RECORD SET:
>>>>

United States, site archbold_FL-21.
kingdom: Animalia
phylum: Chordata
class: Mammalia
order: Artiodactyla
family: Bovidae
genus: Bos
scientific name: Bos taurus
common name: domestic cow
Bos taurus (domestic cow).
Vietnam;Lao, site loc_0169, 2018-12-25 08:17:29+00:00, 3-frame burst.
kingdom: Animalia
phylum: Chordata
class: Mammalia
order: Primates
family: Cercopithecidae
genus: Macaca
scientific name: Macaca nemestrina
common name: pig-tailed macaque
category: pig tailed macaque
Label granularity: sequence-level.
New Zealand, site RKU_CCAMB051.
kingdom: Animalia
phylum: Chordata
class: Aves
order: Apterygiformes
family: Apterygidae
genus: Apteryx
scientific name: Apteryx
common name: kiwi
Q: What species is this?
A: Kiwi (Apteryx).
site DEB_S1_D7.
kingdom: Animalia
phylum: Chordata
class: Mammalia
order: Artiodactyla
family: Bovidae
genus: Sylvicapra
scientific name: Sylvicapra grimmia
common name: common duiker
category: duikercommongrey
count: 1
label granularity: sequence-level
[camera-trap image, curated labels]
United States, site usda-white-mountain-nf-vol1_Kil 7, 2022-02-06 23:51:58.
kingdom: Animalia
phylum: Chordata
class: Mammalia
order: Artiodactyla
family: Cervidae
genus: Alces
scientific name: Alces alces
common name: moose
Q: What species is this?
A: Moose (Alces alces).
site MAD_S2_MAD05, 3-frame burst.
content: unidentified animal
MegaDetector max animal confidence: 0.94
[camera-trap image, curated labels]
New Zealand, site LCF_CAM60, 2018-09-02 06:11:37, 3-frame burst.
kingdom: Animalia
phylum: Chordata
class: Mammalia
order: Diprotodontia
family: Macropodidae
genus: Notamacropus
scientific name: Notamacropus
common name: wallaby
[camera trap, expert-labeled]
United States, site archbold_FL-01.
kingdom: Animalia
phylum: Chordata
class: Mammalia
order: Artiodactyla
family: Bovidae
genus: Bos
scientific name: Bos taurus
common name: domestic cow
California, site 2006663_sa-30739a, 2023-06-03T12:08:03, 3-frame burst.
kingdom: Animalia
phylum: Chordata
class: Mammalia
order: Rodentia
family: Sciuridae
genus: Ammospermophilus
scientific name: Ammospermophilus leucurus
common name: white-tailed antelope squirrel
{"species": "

<<<<

DIRECTIONS FOR THIS TASK: Give an exact repetition of all the material.

WRITTEN SOLUTION:
United States, site archbold_FL-21.
kingdom: Animalia
phylum: Chordata
class: Mammalia
order: Artiodactyla
family: Bovidae
genus: Bos
scientific name: Bos taurus
common name: domestic cow
Bos taurus (domestic cow).
Vietnam;Lao, site loc_0169, 2018-12-25 08:17:29+00:00, 3-frame burst.
kingdom: Animalia
phylum: Chordata
class: Mammalia
order: Primates
family: Cercopithecidae
genus: Macaca
scientific name: Macaca nemestrina
common name: pig-tailed macaque
category: pig tailed macaque
Label granularity: sequence-level.
New Zealand, site RKU_CCAMB051.
kingdom: Animalia
phylum: Chordata
class: Aves
order: Apterygiformes
family: Apterygidae
genus: Apteryx
scientific name: Apteryx
common name: kiwi
Q: What species is this?
A: Kiwi (Apteryx).
site DEB_S1_D7.
kingdom: Animalia
phylum: Chordata
class: Mammalia
order: Artiodactyla
family: Bovidae
genus: Sylvicapra
scientific name: Sylvicapra grimmia
common name: common duiker
category: duikercommongrey
count: 1
label granularity: sequence-level
[camera-trap image, curated labels]
United States, site usda-white-mountain-nf-vol1_Kil 7, 2022-02-06 23:51:58.
kingdom: Animalia
phylum: Chordata
class: Mammalia
order: Artiodactyla
family: Cervidae
genus: Alces
scientific name: Alces alces
common name: moose
Q: What species is this?
A: Moose (Alces alces).
site MAD_S2_MAD05, 3-frame burst.
content: unidentified animal
MegaDetector max animal confidence: 0.94
[camera-trap image, curated labels]
New Zealand, site LCF_CAM60, 2018-09-02 06:11:37, 3-frame burst.
kingdom: Animalia
phylum: Chordata
class: Mammalia
order: Diprotodontia
family: Macropodidae
genus: Notamacropus
scientific name: Notamacropus
common name: wallaby
[camera trap, expert-labeled]
United States, site archbold_FL-01.
kingdom: Animalia
phylum: Chordata
class: Mammalia
order: Artiodactyla
family: Bovidae
genus: Bos
scientific name: Bos taurus
common name: domestic cow
California, site 2006663_sa-30739a, 2023-06-03T12:08:03, 3-frame burst.
kingdom: Animalia
phylum: Chordata
class: Mammalia
order: Rodentia
family: Sciuridae
genus: Ammospermophilus
scientific name: Ammospermophilus leucurus
common name: white-tailed antelope squirrel
{"species": "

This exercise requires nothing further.